Les parties ont été avisées à l’issue des débats que l’arrêt serait prononcé par sa mise à disposition au greffe.
GREFFIER LORS DES DÉBATS : Claudine POPEK
COMPOSITION DE LA COUR LORS DU DÉLIBÉRÉ
Jean-Loup CARRIERE, Président de chambre
Christian PAUL-LOUBIERE, Président
Myriam CHAPEAUX, Conseiller
ARRÊT CONTRADICTOIRE prononcé publiquement par mise à disposition au greffe le 28 Avril 2016 (date indiquée à l’issue des débats) et signé par Monsieur Jean-Loup CARRIERE, Président et Claudine POPEK, greffier, auquel la minute a été remise par le magistrat signataire.

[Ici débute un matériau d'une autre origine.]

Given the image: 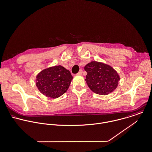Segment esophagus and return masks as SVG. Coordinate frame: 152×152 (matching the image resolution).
Masks as SVG:
<instances>
[{
  "label": "esophagus",
  "mask_w": 152,
  "mask_h": 152,
  "mask_svg": "<svg viewBox=\"0 0 152 152\" xmlns=\"http://www.w3.org/2000/svg\"><path fill=\"white\" fill-rule=\"evenodd\" d=\"M82 70H80V71L77 73V75H82Z\"/></svg>",
  "instance_id": "1"
}]
</instances>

ORDONNANCE DE CLÔTURE DU : 25 septembre 2015
***
FAITS & PROCÉDURE
Suivant contrat de construction de maison individuelle avec fourniture du plan, régi par les articles L 231-1 et suivants du code de la construction et de l’habitation, en date du 22 mars 2007, M. Y et Mme Z ont confié à la SA Maisons Blavier, assurée auprès de la SA Qbe Insurance Europe Limited (ci après la société Qbe), la construction d’une maison d’habitation sur un terrain leur appartenant situé XXX à Gommegnies (Nord) moyennant le prix de 162.422,54 € TTC.
Par contrat d’entreprise du 18 avril 2007 la société Maisons Blavier a sous traité les travaux de gros oeuvre-maçonnerie à M. A X, artisan, qui serait assuré auprès de la SA Gan Assurances (ci après la société Gan).
Une assurance dommages-ouvrage a été souscrite auprès de la société Qbe.
La déclaration réglementaire d’ouverture du chantier est datée du 2 mai 2007.
La réception a été prononcée sans réserve le 23 avril 2009.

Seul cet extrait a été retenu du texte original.